Article -
Fri Jan 05, 2024 The Winkel-Denner Projections
Updated on Mon Jan 15, 2024
A while ago, I mentioned that there is “another good thing about the Winkel-Snyder”. And that is that it kind of triggered the creation of five very interesting projections by Peter Denner – and two, hopefully also not too bad, by myself.
Peter introduced his projections in April in a thread of the mapthematics forum. I’ll mostly just quote here what he said there, but since I’ll also present the distortion plots (once more provided by Peter), it may be worthwhile to read this blogpost even if you’ve already read that thread.
Before I start, I have to say something that, strangely enough, I have never mentioned before,
although it would fit well in the
basic knowledge section of my website:
We will be talking about x and y values here. And yes, that’s referring to exactly that thing that you (hopefully) remember from your geometry lessons in school. That’s what map projections are all about: Transferring spherical polar coordinates to coordinates you can draw in a cartesian coordinate system.
Let’s get it started – and, der Esel nennt sich immer zuerst, I’m going to begin with one my own projections.

Instructions for the task -
Carry on the blog post about the Winkel-Denner map projections, starting right after its last sentence.

Listed entries -
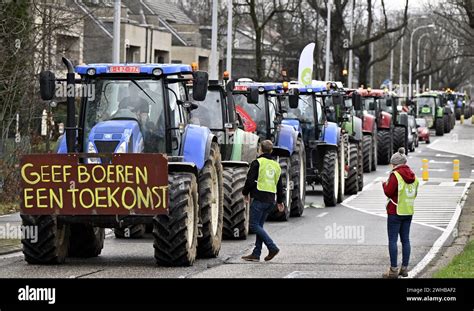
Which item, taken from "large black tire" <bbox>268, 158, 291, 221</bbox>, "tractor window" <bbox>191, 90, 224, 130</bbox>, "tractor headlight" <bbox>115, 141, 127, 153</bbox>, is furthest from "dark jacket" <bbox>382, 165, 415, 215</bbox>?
"large black tire" <bbox>268, 158, 291, 221</bbox>

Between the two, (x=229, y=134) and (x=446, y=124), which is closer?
(x=229, y=134)

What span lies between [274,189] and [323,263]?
1.29 metres

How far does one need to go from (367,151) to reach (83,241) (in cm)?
2577

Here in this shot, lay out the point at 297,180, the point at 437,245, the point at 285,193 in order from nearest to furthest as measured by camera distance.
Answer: the point at 437,245 → the point at 285,193 → the point at 297,180

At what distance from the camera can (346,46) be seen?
6681 cm

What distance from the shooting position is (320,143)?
102 feet

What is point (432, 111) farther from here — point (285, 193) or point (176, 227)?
point (176, 227)

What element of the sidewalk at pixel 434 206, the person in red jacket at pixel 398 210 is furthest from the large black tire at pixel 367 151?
the person in red jacket at pixel 398 210

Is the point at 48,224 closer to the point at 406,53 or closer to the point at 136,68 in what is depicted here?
the point at 136,68

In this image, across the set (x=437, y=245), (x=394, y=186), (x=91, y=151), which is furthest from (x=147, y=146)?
(x=437, y=245)

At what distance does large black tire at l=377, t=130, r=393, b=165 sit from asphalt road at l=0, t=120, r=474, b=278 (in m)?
19.5

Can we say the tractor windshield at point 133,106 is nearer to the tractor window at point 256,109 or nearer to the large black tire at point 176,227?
the large black tire at point 176,227

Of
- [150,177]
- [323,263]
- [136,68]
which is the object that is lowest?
[323,263]
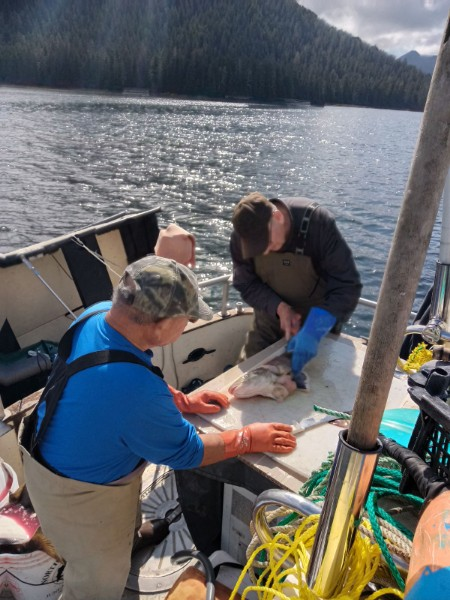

Answer to the problem -
Winkelish Projection I
In a a comment in February, Peter Denner mentioned the Winkel-Snyder. We continued to talk about this projection, and during the conversation, I remembered an experiment of my own that I carried out in August 2018 and showed it to Peter. I was an attempt to create a “Winkel-Tripelish” projection with lower areal distortion (knowingly at the expense of higher angular distortion).
The idea was easy: Winkel Tripel’s x and y values are the arithmetic means of the equirectangular and Aitoff projections. So it’s obvious that you can reduce the areal inflation if you replace the Aitoff with the equivalent Hammer projection. I tried this with standard parallels at arccos(2/π) (≈50°28´, or 50.46°, resulting in the same aspect ratio like Winkels original) and 40° (aspect ratio like the Winkel Tripel Bartholomew). Here are the results – in both cases the Hammer is scaled up to the size of the Aitoff before averaging with the equirectangular:
I have to say that I was not very fond of this projection (and I still not am),
that‘s why I discarded it at that time. Now I am adding it to my Projection Collection for
1. While it’s not great, it’s certainly not bad;
2. a large part of this website is about comparing map projections, showing their advantages and deficiencies, so even projections that are not that great have its place;
2. it makes a good intro for the Winkel-Denner projections.
Because where I just said: “Oh, this does not look very good” and then left it at that, Peter tried to figure out why this is the case.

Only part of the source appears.